Extracto de página =
Creo que los puntos de vista son diferentes. Pero tengo una parte femenina. Hay muchos escritores que la tienen y hay una tradición en eso. Ahí está Flaubert con su Madame Bovary. Para un escritor es un desafío entrar en la psicología de una mujer. Yo tengo una curiosidad enorme por entrar en el mundo de las mujeres y eso, rápidamente, me lleva a escribir una novela. Empecé a escribir sobre Irene con un afán importante de querer saber. Somos diferentes en muchas cosas, pero, hombres y mujeres, bajo el capitalismo, somos tarjetas de crédito, consumidores.
¿Compartió esas reflexiones con su pareja, Ana Merino, ganadora también del Premio Nadal en 2020?
La credibilidad era fundamental. Se supone que a un hombre le va a resultar dificultoso inventarse a una mujer. Le dije que me dijera si era una mujer, y me dijo que sí. Y además me dijo: “Si alguien te dice que no, que hable conmigo”. Eso me convenció.

Extracto de datos =
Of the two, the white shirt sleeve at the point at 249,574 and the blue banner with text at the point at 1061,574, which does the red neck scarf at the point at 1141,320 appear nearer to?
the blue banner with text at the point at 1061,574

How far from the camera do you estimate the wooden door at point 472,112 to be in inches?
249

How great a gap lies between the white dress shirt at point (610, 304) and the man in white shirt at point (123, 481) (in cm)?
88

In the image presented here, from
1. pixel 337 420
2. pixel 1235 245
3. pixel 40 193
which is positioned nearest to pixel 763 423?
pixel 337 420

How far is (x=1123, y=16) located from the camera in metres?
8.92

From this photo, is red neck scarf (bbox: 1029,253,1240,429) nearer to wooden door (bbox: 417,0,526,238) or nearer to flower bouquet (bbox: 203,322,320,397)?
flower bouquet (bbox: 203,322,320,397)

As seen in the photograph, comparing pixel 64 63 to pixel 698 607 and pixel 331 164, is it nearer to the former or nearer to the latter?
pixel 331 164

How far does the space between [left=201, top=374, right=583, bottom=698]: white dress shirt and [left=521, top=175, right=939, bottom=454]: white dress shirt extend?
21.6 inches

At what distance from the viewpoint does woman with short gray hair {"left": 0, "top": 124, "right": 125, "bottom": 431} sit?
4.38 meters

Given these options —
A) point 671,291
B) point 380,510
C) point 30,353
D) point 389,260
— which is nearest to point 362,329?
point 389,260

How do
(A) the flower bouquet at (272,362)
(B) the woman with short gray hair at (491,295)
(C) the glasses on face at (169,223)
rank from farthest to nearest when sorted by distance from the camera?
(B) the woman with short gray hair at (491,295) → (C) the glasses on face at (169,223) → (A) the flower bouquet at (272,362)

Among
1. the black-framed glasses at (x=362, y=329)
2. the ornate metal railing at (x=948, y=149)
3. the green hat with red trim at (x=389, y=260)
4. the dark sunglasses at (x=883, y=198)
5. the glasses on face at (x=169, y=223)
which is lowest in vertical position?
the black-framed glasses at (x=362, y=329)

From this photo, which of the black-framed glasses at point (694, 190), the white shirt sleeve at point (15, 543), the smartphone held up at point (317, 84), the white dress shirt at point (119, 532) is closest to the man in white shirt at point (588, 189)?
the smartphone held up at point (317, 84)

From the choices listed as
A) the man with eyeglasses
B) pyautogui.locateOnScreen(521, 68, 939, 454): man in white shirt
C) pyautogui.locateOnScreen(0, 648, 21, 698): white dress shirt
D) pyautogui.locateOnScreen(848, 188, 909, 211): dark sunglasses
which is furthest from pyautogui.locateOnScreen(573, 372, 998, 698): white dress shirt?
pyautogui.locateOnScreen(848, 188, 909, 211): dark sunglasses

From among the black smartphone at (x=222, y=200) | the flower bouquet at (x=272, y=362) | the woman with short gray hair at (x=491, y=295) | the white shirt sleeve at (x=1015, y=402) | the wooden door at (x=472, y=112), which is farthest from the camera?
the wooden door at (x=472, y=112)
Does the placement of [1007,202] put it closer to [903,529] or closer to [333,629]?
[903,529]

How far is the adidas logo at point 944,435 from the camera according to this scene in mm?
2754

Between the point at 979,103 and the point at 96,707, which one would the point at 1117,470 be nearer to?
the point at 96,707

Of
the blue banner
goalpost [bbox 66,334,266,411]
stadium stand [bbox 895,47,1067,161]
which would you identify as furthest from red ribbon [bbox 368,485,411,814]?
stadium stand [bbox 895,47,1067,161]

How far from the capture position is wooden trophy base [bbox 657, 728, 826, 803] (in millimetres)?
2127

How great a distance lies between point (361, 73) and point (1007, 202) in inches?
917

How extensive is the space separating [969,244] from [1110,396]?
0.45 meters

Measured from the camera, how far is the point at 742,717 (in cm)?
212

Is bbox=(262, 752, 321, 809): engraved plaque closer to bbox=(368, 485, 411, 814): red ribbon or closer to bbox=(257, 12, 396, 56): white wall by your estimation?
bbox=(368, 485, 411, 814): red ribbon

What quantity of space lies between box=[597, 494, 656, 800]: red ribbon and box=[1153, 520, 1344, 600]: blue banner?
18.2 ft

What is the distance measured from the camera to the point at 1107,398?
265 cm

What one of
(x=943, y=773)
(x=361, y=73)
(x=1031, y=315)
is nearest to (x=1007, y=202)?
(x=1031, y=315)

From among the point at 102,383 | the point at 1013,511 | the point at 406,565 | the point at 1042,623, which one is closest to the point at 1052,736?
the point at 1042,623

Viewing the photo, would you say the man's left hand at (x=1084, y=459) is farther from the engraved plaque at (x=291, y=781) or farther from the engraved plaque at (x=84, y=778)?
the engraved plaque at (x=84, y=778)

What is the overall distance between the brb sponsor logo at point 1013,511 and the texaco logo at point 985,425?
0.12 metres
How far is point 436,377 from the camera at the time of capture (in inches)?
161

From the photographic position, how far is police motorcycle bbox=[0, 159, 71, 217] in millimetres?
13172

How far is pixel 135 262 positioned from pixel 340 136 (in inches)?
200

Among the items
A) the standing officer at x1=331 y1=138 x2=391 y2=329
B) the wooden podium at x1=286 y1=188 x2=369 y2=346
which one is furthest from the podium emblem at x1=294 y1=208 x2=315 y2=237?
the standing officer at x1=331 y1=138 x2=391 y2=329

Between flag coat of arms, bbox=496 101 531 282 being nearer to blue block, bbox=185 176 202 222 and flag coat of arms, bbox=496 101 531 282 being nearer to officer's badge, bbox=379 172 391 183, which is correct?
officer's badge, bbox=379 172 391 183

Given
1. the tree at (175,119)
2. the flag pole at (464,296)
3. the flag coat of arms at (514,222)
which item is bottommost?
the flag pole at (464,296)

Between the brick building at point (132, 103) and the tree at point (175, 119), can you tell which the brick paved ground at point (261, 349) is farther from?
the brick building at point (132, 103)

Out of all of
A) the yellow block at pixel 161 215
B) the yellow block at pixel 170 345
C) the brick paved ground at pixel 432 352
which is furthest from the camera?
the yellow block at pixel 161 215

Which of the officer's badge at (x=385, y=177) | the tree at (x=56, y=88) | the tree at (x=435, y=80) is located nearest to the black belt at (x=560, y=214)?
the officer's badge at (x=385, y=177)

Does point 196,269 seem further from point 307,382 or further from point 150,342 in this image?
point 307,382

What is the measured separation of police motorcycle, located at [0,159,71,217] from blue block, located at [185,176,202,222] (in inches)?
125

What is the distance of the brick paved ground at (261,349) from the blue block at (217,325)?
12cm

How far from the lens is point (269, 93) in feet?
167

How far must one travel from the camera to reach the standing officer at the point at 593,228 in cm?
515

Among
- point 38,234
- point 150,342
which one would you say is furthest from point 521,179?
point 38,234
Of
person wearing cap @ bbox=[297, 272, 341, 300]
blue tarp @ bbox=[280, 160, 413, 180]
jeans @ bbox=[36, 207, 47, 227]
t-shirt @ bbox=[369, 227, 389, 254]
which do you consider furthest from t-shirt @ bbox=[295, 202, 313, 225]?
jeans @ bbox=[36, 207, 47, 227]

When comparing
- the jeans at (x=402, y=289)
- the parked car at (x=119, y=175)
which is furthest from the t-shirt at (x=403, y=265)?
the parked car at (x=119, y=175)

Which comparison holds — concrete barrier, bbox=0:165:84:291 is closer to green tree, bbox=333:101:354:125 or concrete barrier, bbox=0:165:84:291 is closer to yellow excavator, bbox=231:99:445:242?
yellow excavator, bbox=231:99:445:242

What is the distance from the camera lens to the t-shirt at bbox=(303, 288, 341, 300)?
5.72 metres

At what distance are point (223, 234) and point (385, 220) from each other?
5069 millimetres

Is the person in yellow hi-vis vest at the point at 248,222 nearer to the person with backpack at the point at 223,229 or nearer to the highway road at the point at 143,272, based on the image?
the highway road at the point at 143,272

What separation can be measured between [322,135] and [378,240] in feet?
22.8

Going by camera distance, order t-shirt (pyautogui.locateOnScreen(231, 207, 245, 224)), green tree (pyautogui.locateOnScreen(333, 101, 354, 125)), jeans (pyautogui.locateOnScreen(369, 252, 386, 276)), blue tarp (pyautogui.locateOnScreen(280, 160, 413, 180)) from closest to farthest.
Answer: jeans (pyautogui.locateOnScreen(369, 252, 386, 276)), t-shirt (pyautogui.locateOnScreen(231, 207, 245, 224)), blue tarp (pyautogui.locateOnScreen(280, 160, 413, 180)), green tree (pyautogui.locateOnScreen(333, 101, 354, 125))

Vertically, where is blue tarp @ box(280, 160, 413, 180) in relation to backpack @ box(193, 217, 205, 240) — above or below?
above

Acciones requeridas =
**1)** ¿Qué novela de Flaubert se menciona en el fragmento de la entrevista?
**2)** Reproduce el fragmento de la entrevista entre "Creo que los" y "Nadal en 2020?", ambos incluidos.

Respuestas del ejercicio =
**1)** Se menciona Madame Bovary.

**2)**
Creo que los puntos de vista son diferentes. Pero tengo una parte femenina. Hay muchos escritores que la tienen y hay una tradición en eso. Ahí está Flaubert con su Madame Bovary. Para un escritor es un desafío entrar en la psicología de una mujer. Yo tengo una curiosidad enorme por entrar en el mundo de las mujeres y eso, rápidamente, me lleva a escribir una novela. Empecé a escribir sobre Irene con un afán importante de querer saber. Somos diferentes en muchas cosas, pero, hombres y mujeres, bajo el capitalismo, somos tarjetas de crédito, consumidores.
¿Compartió esas reflexiones con su pareja, Ana Merino, ganadora también del Premio Nadal en 2020?